**PROMPT:**
Show each line of the entries below that contains the string "between". Case counts.

**RECORDS FOR THIS EXERCISE:**
====================

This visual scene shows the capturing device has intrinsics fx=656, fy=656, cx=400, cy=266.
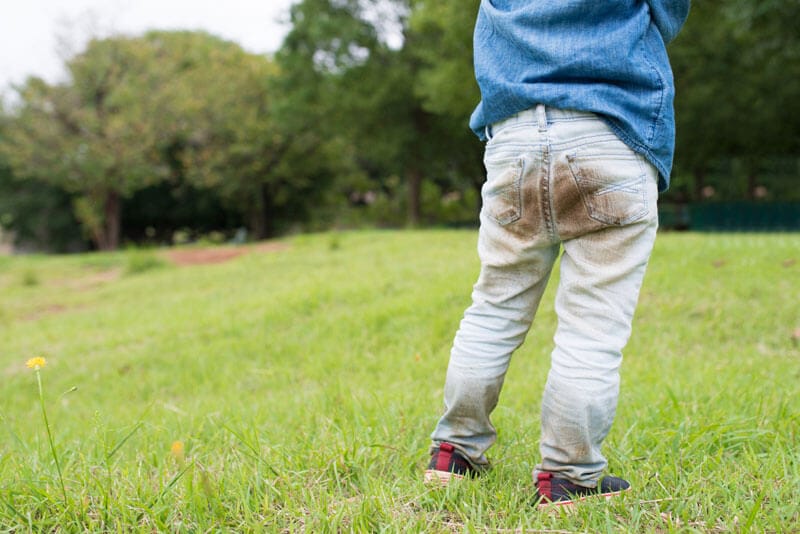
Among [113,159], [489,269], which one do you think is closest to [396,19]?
[113,159]

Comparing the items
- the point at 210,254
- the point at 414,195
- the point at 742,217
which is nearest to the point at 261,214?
the point at 414,195

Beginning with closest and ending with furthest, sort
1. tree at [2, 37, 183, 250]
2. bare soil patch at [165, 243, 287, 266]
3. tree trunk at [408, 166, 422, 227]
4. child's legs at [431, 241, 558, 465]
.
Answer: child's legs at [431, 241, 558, 465] < bare soil patch at [165, 243, 287, 266] < tree trunk at [408, 166, 422, 227] < tree at [2, 37, 183, 250]

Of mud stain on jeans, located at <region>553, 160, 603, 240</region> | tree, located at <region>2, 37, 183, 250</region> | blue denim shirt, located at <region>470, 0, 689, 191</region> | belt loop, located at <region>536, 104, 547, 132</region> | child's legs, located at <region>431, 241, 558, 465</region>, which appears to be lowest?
child's legs, located at <region>431, 241, 558, 465</region>

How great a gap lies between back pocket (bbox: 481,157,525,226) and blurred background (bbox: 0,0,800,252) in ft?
28.0

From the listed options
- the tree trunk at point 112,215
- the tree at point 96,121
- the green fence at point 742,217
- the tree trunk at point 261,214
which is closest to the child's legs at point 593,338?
the green fence at point 742,217

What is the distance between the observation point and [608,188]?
4.92 feet

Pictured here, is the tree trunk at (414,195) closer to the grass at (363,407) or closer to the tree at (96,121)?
the tree at (96,121)

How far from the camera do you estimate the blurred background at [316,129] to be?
13.9m

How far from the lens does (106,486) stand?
1.62 metres

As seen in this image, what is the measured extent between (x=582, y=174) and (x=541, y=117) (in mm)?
167

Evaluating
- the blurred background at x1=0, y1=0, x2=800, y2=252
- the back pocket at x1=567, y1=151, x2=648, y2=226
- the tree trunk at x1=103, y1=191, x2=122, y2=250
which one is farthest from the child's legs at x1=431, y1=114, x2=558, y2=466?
the tree trunk at x1=103, y1=191, x2=122, y2=250

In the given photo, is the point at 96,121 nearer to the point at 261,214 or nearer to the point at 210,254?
the point at 261,214

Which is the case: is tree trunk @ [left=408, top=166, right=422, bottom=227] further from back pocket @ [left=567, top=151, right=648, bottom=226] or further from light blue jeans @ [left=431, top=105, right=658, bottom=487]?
back pocket @ [left=567, top=151, right=648, bottom=226]

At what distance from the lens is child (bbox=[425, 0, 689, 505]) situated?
1.50 metres
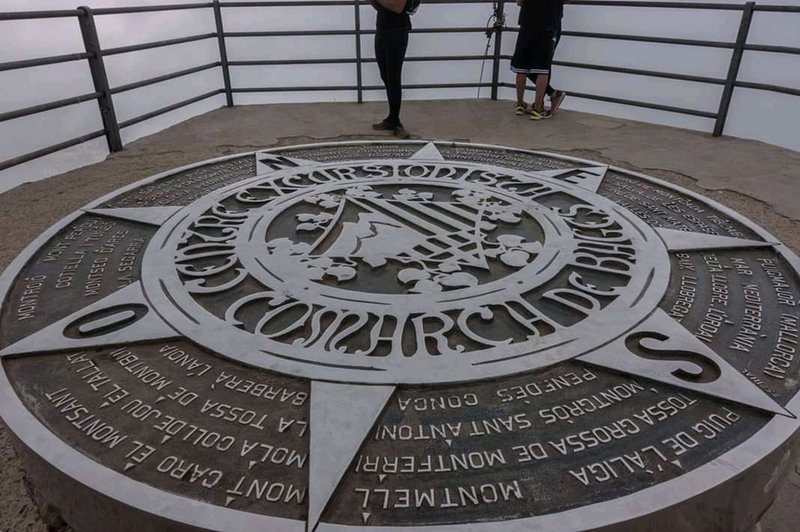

====================

**EXERCISE RESPONSE:**
How great a gap lies between back pocket (bbox: 481,157,525,226) and blurred background (bbox: 0,0,800,252) in ft?
What is the distance between the observation point and [608,188]?
As seen in this image, what is the measured extent between (x=582, y=174) and (x=541, y=117) (in mm)?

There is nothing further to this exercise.